27.3.11

INTRODUÇÃO AO ESTUDO DA POESIA PORTUGUESA DE UM PARA O OUTRO SÉCULO AO SOM DE CHOPIN TOCADO POR MARIA JOÃO PIRES



Ela canta, pobre ceifeira,
Julgando-se feliz talvez;
Canta, e ceifa, e a sua voz, cheia
De alegre e anônima viuvez,

Ondula como um canto de ave
No ar limpo como um limiar,
E há curvas no enredo suave
Do som que ela tem a cantar.

Ouvi-la alegra e entristece,
Na sua voz há o campo e a lida,
E canta como se tivesse
Mais razões pra cantar que a vida.

Ah, canta, canta sem razão!
O que em mim sente ‘stá pensando.
Derrama no meu coração a tua incerta voz ondeando!

Ah, poder ser tu, sendo eu!
Ter a tua alegre inconsciência,
E a consciência disso! Ó céu!
Ó campo! Ó canção! A ciência

Pesa tanto e a vida é tão breve!
Entrai por mim dentro!
Tornai Minha alma a vossa sombra leve!
Depois, levando-me, passai!

Fernando Pessoa


Ela canta, pobre ceifeira,
Julgando-se feliz, talvez.
Canta, e roussa. E a sua voz, cheia
De alegre e anónima liquidez

É branca como um grito de ave
Num ferro de Alcácer-Kibir,
E há résteas de luz e de adarve
No som que ela faz a se vir.

Ouvi-la, alegra e aborrece.
na sua voz há recidiva.
E roussa como se tivesse
Mais fodas a dar do que a vida.

Ah! Poder ser tu sendo eu!
Ter a tua alegre limalha
E todo o ouro dela! Ó céu
Ó campo, ó canção,

O homem pesa tanto e a matriz é tão leve!
Entrai por mim dentro!
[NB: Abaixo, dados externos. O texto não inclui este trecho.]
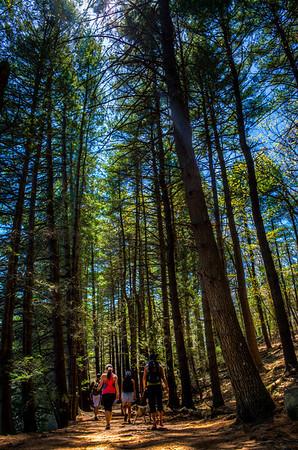 Reservoir Trail at Ashland State Park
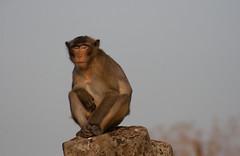 (AAcerbo) Tags: angkorwat cambodia monkey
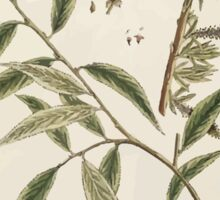 A curious herbal Elisabeth Blackwell John Norse Samuel Harding 1739 0194 The Willow Tree Sticker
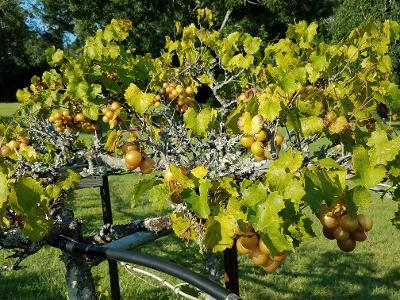 golden scuppernongs on the vine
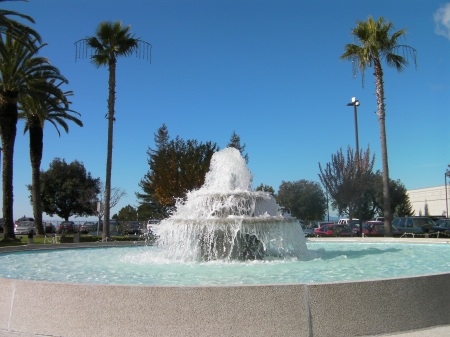 round fountain, palm trees, blue sky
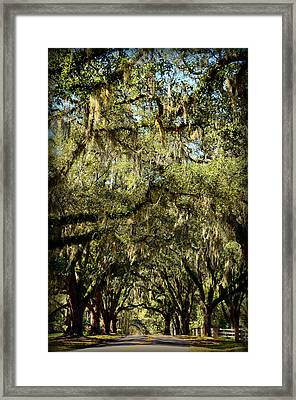 Towering Canopy Framed Print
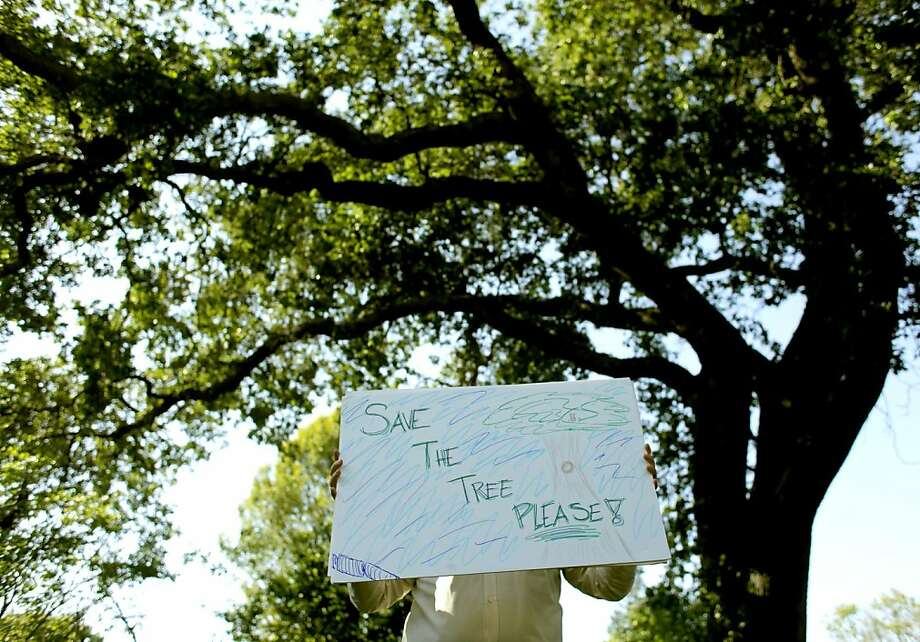 A resident of the neighborhood shows his objection the San Francisco Public Utilities plan to cut down a giant Oak Tree, to make way for a new water pipe, Tuesday May 24, 2011, in Fair Oaks, Calif. Photo: Lacy Atkins, The Chronicle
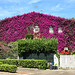 Bougainvillea House II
Tornai
Meu ânus o vosso almocreve!
Depois, levando-me, passai.

Mário Cesariny


Elas passam, magras estudantes,
julgando-se felizes talvez,
passam e passam, as pernas e os dentes
mostram saúde e altivez.

Os jeans ao atravessarem a nave
maior do centro comercial
estreitam a cintura suave
numa falsa aparência virginal.

Vê-las alegra e entristece,
o seu corpo é uma matéria mais pura,
e cada uma, como se soubesse,
mostra-se obstinada e segura.

Passam e passam, são toda uma tarde,
sentinela que em mim sente
esta palha seca que arde,
que às vezes engana, mas não mente.

Poder tê-las sem qualquer dano
e à sua alegre inconsciência,
misturando nos dedos a pele, o pano,
os ossos, a transparência.

A tarde fez-se a hora do regresso,
o coração sussurra e quase cai
aos pés das raparigas a quem peço
‘de novo, levando-me, passai’

Pedro Mexia

3 comentários:

APC disse...

Isto é um novo trecho do Sonambulo Chupista do Luiz Pacheco? só que em vez do V. Ferreira e do F.Namora, os protagonistas são outros?..

joshua disse...

Um dos teus melhores posts, senão o melhor. Declamei os poemas à minha mulher, enquanto a música escorria, e ela disse: «Você lê mesmo muito bem!»

Anónimo disse...

Ò Gonçalves: muito gostava eu de saber porque é que "um anus.. almocreve" - no poema do Cesariny -há-de logo ser elevado a arte? Porque raio é que a perversão - repito, a perversão - há-de tornar uns sujeitos artisticamente superiores? Uns espíritos sublimes enquanto vão comemorando "festas de anûs"? O Eça, ao menos, era chefe de família. Você não é, pois não?